B. Prejudgment Interest
The determination of whether to award prejudgment interest in a Title VII case is committed to the sound discretion of the district court. See Robinson, 982 F.2d at 897. Generally, a court of appeals will not overturn the district court‘s determination of the appropriateness of a prejudgment interest award absent an abuse of discretion. See Gelof v. Papineau, 829 F.2d 452, 456 (3d Cir. 1987); see also Hadley v. VAM P T S, 44 F.3d 372, 376 (5th Cir. 1995). The district court is deemed to have abused its discretion only when the reviewing court is firmly convinced that a mistake has been made. See Shore v. Federal Express Corp., 42 F.3d 373, 380 (6th Cir. 1994).
Here, the district court denied Plaintiff‘s motion for prejudgment interest. In its order the district court recited in relevant part:
IT IS ORDERED that the motion be and hereby is denied for the following reasons:
....
2. Interest on the back-pay and damage calculations is not appropriate in this case due to the conduct of plaintiff following [Defendant‘s] illegal employment decision ...;
3. The conduct of plaintiff contributed to an inflated claim for back-pay and therefore the equities do not weigh in favor of awarding pre-judgment interest on the damage award;
4. Plaintiff did not suffer from the loss of the use of funds during the relevant period; and
5. The award of back-pay and the damage calculations are fair, reasonable and appropriate under the circumstances, without more.

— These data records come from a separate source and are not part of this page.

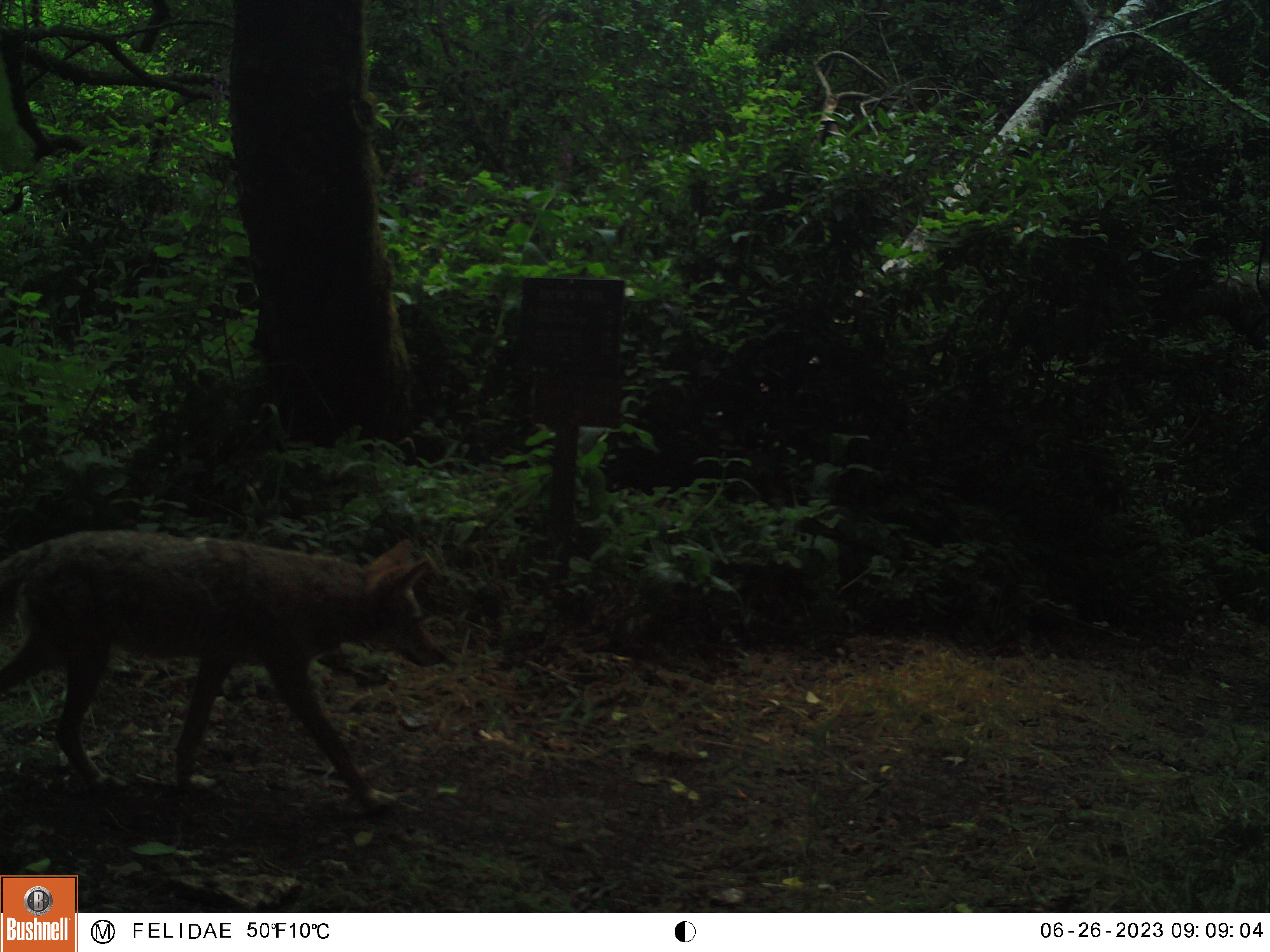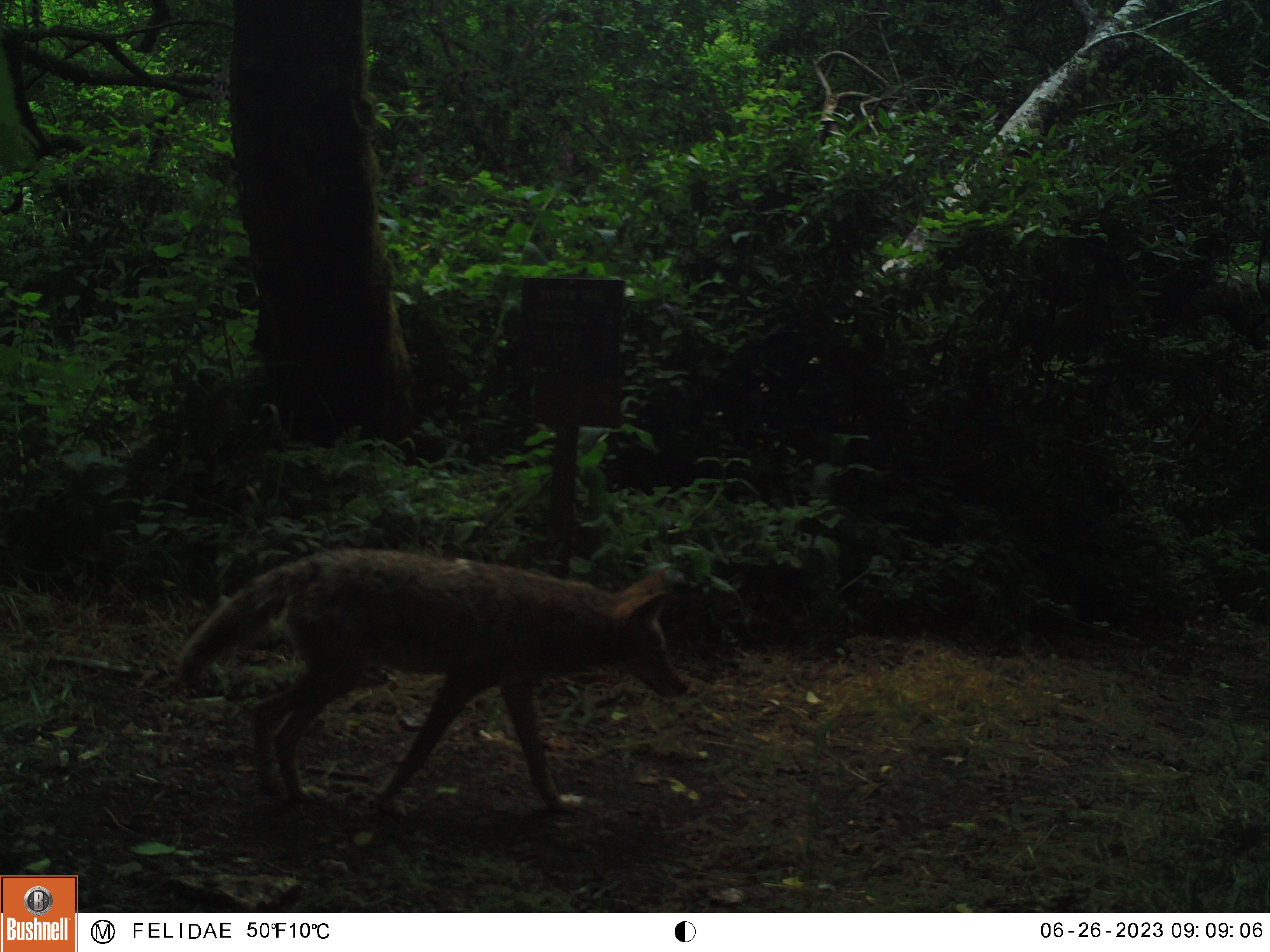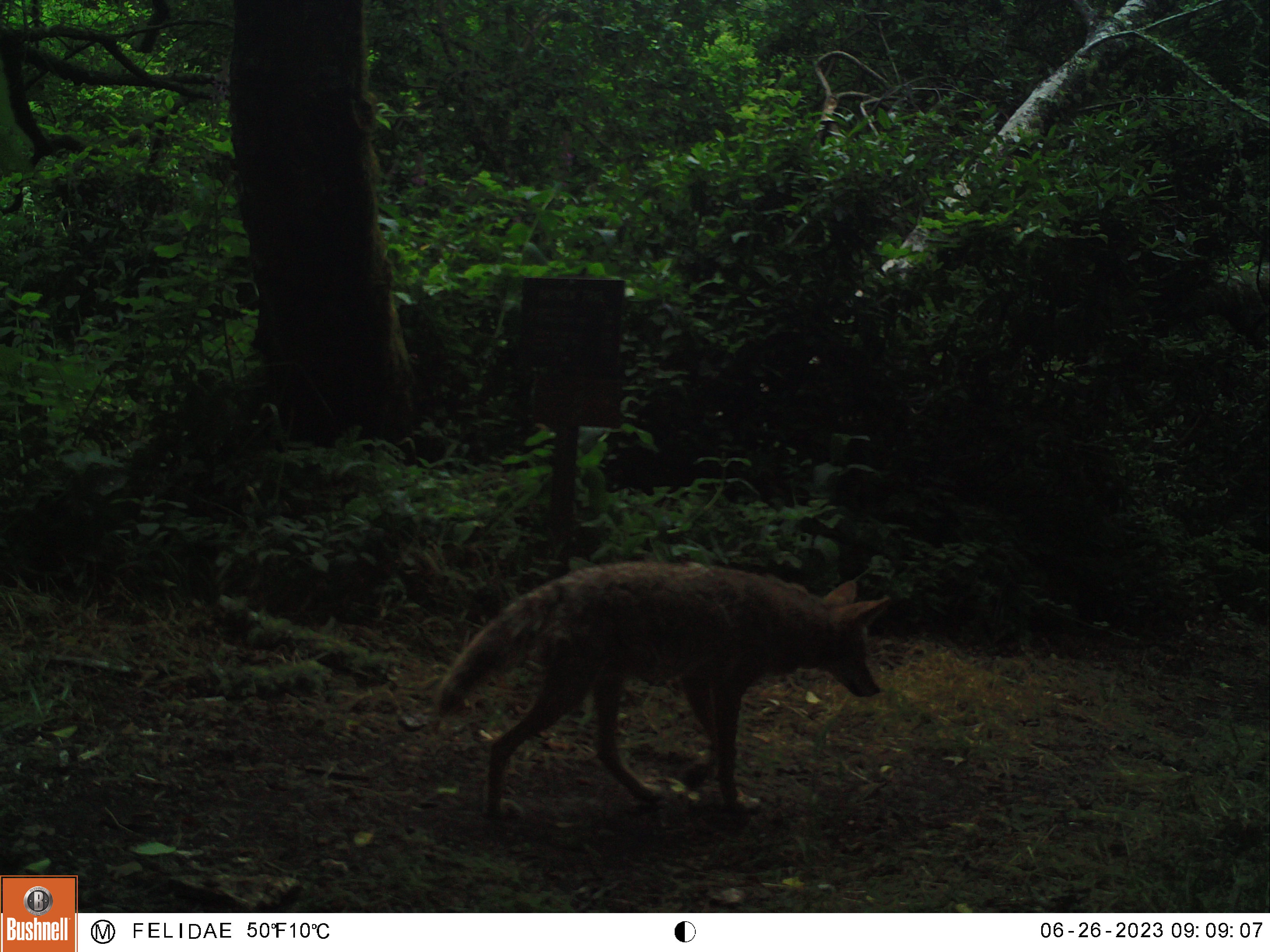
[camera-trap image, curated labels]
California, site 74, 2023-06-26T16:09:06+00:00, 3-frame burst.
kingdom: Animalia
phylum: Chordata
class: Mammalia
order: Carnivora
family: Canidae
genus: Canis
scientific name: Canis latrans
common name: coyote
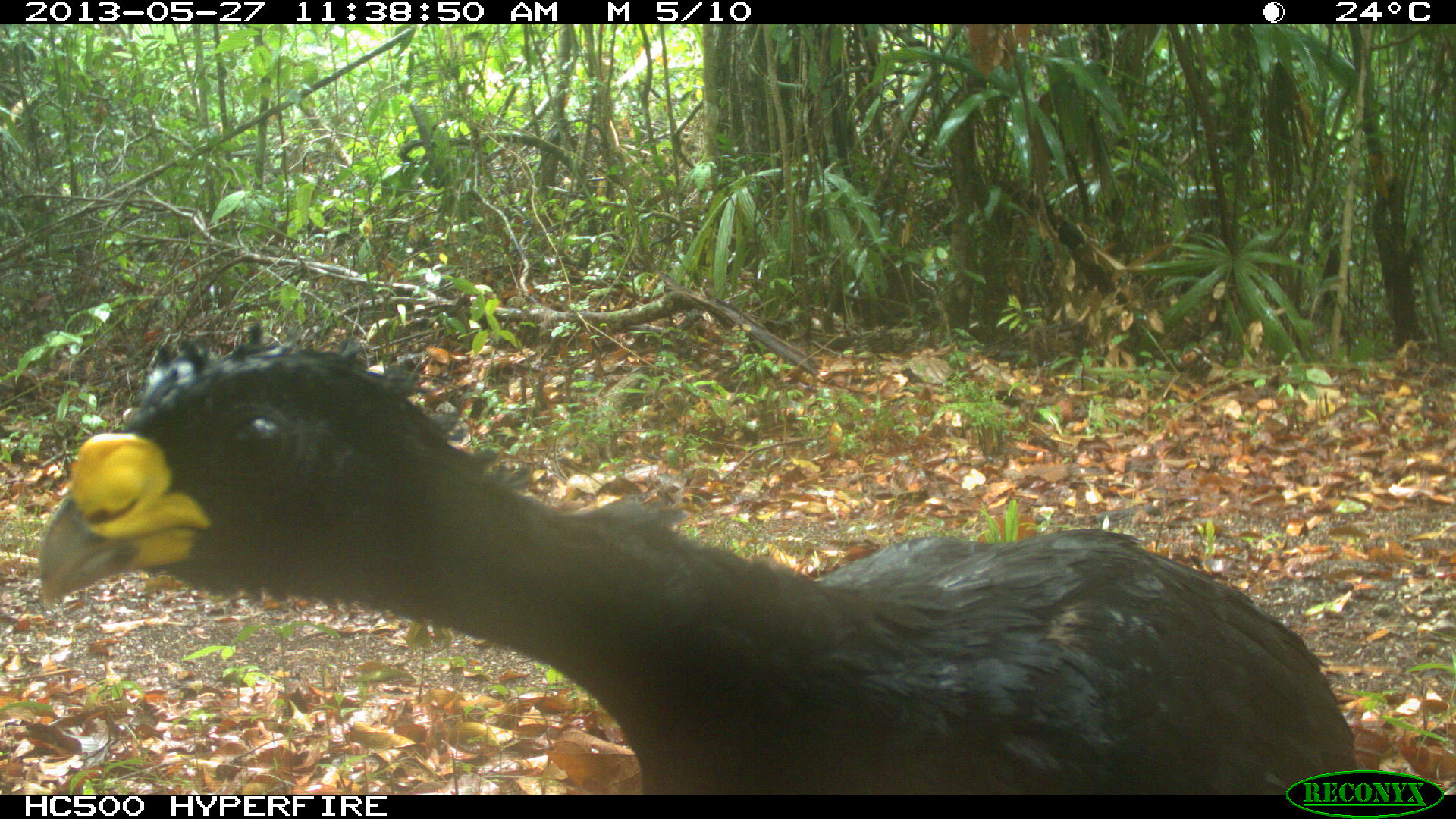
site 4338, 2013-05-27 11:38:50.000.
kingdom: Animalia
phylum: Chordata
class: Aves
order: Galliformes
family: Cracidae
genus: Crax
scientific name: Crax rubra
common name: great curassow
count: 1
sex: male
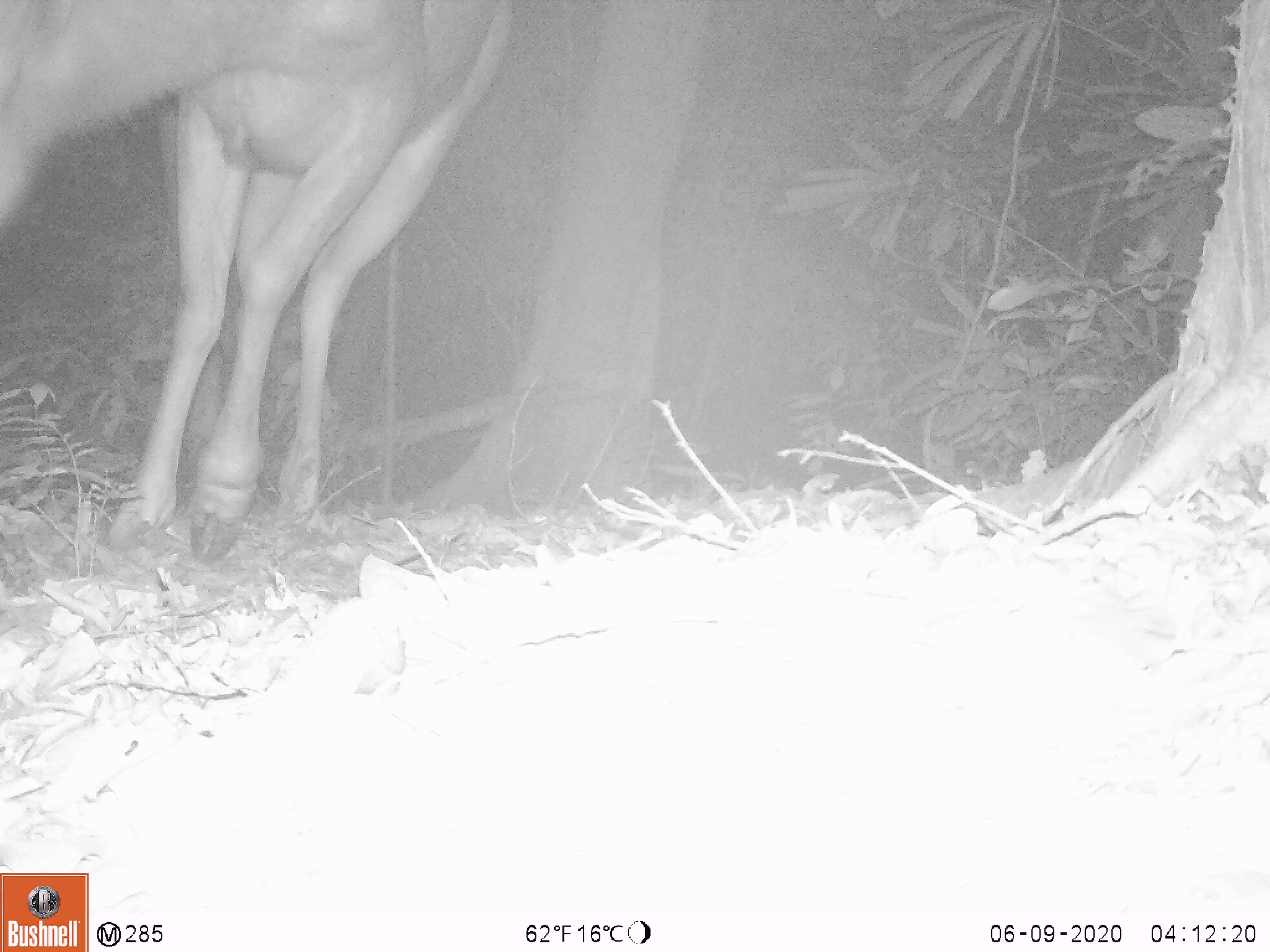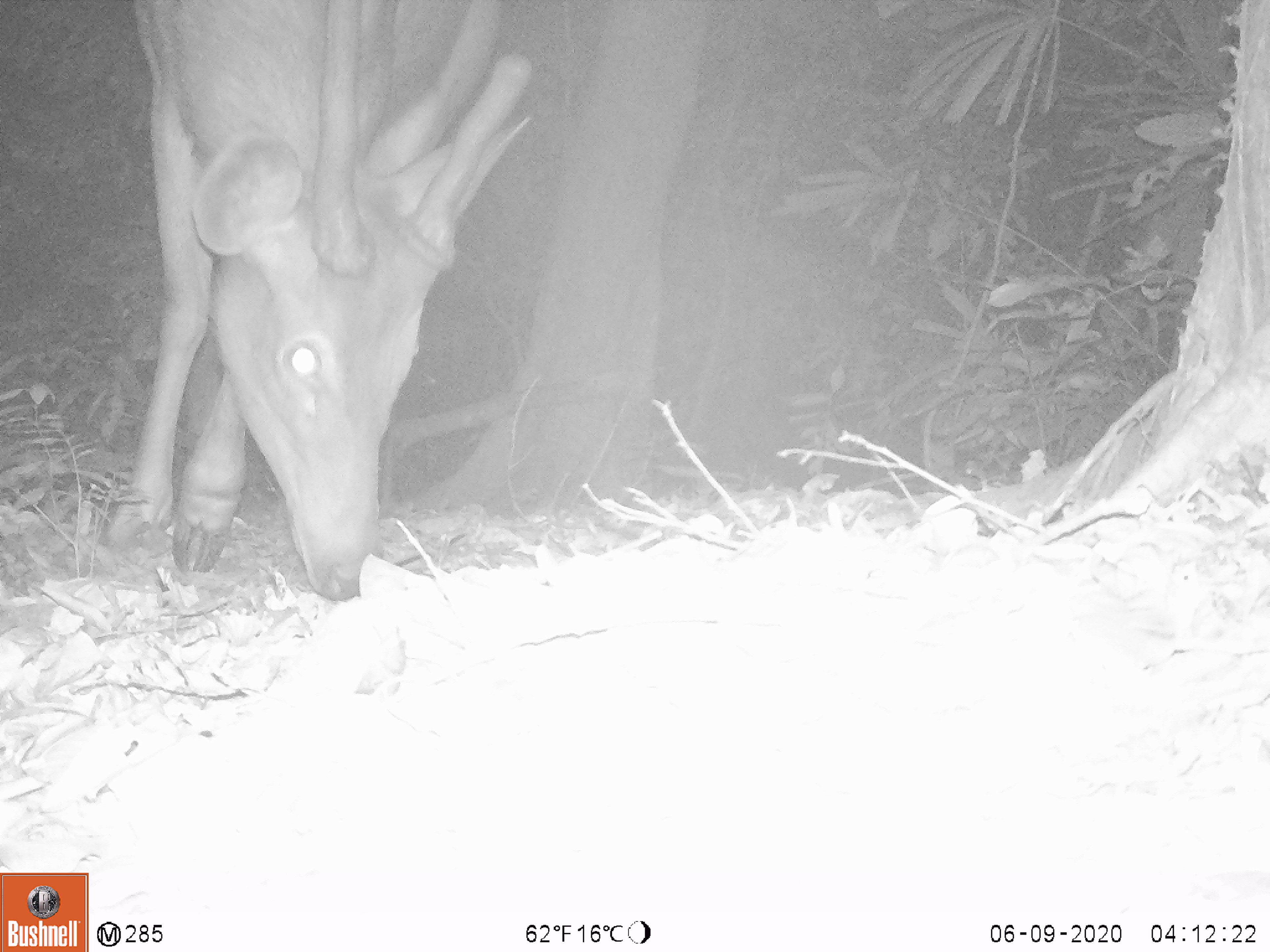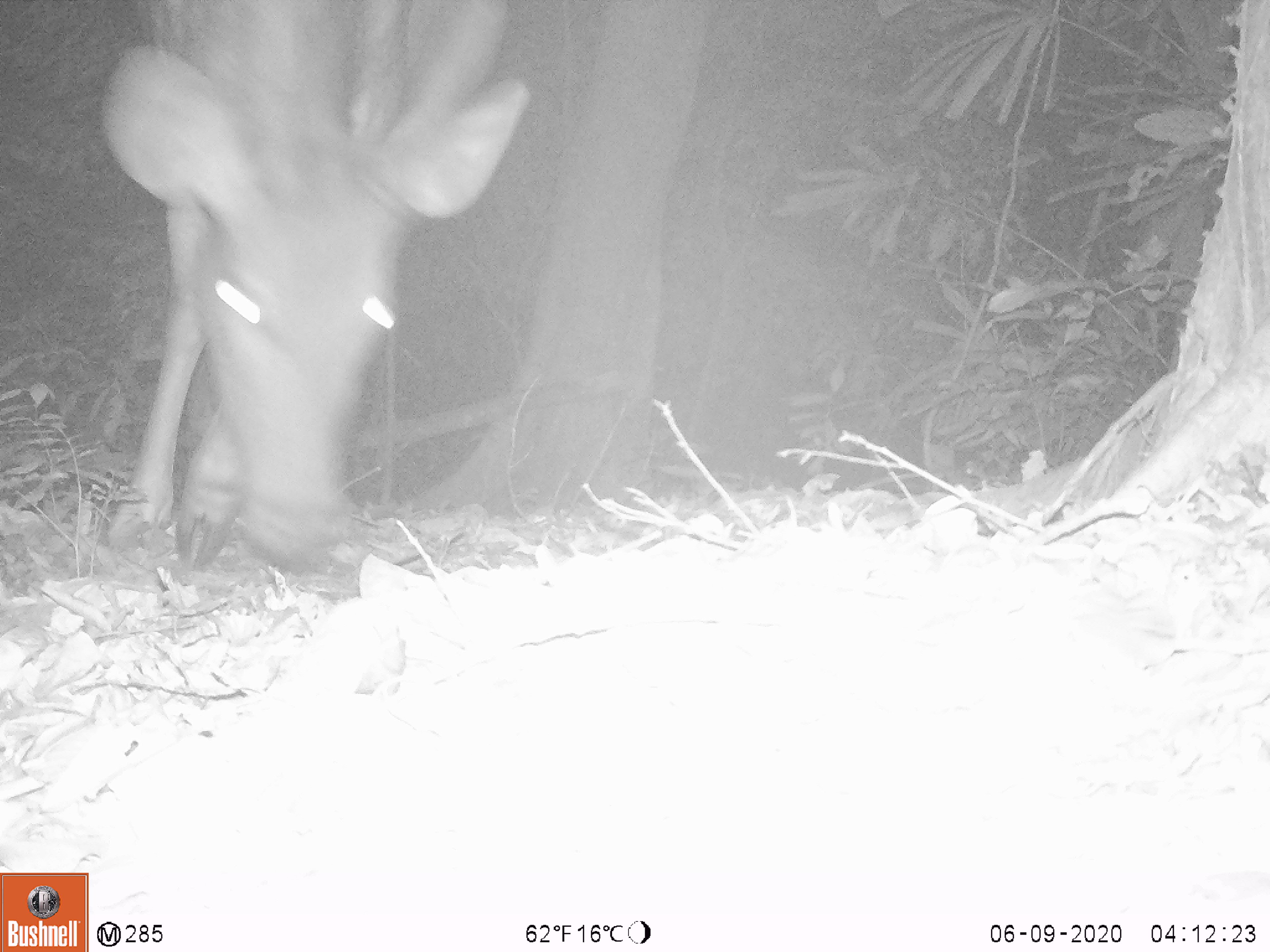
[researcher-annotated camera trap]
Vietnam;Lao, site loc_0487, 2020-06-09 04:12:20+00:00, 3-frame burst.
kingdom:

Plaintiff‘s Br. at 28-29. Although the district court is not specific, the parties agree that the “conduct” referred to by the district court is Plaintiff‘s failure to mitigate damages. See id. at 19; Defendant‘s Br. at 15.
Title VII authorizes prejudgment interest as part of the back pay remedy in actions against private employers. See Loeffler, 486 U.S. at 557. As with the back pay award, prejudgment interest helps to make victims of discrimination whole. See Green v. USX Corp., 843 F.2d 1511, 1530 (3d Cir. 1988). The award of prejudgment interest is compensatory in nature; it serves to compensate a plaintiff for the loss of the use of money that the plaintiff otherwise would have earned had he not been unjustly discharged. See Chandler v. Bombardier Capital, Inc., 44 F.3d 80, 83 (2d Cir. 1994); Berndt v. Kaiser Aluminum & Chemical Sales, Inc., 789 F.2d 253, 259 (3d Cir. 1986).
This court has stated, “To fulfill this [make-whole] purpose, prejudgment interest should be ‘given in response to considerations of fairness [and] denied when its exaction would be inequitable.‘” Green, 843 F.2d at 1531 n. 16 (quoting Board of Comm‘rs of Jackson County v. United States, 308 U.S. 343, 352 (1939)). This language has been interpreted as supporting a strong presumption in favor of awarding prejudgment interest, except where the award would result in “unusual inequities.” See id.; Brock v. Richardson, 812 F.2d 121, 127 (3d Cir. 1987); see also Barbour v. Merrill, 48 F.3d 1270, 1279 (D.C. Cir. 1995). Accordingly, a district court may exercise its discretion to depart from this presumption only when it provides a justification that reasonably supports the departure.
We agree with those courts that have held that a plaintiff‘s failure to mitigate damages, alone, is insufficient to overcome the presumption in favor of a prejudgment interest award. See, e.g., Hutchison, 42 F.3d at 1047-48; Donnelly v. Yellow Freight Sys., Inc., 874 F.2d 402, 411 (7th Cir. 1989). First, Plaintiff‘s reduced back pay award reflects his failure to mitigate damages. Second, even had Plaintiff met his duty to mitigate losses, he would not be made whole absent an award of some back pay. Because Plaintiff was entitled to some back pay as a result of his unlawful termination, under the present circumstances he is entitled to prejudgment interest for the loss of the use of the amount included in the back pay award.
We find, therefore, that the district court‘s conclusion was not consistent with a sound exercise of discretion.
III. CONCLUSION
For the foregoing reasons, we will affirm the August 8, 1994 order of the district court awarding Plaintiff certain back pay. We will reverse the August 22, 1994 order of the district court denying Plaintiff‘s request for prejudgment interest on the back pay award and direct the entry of an appropriate amount.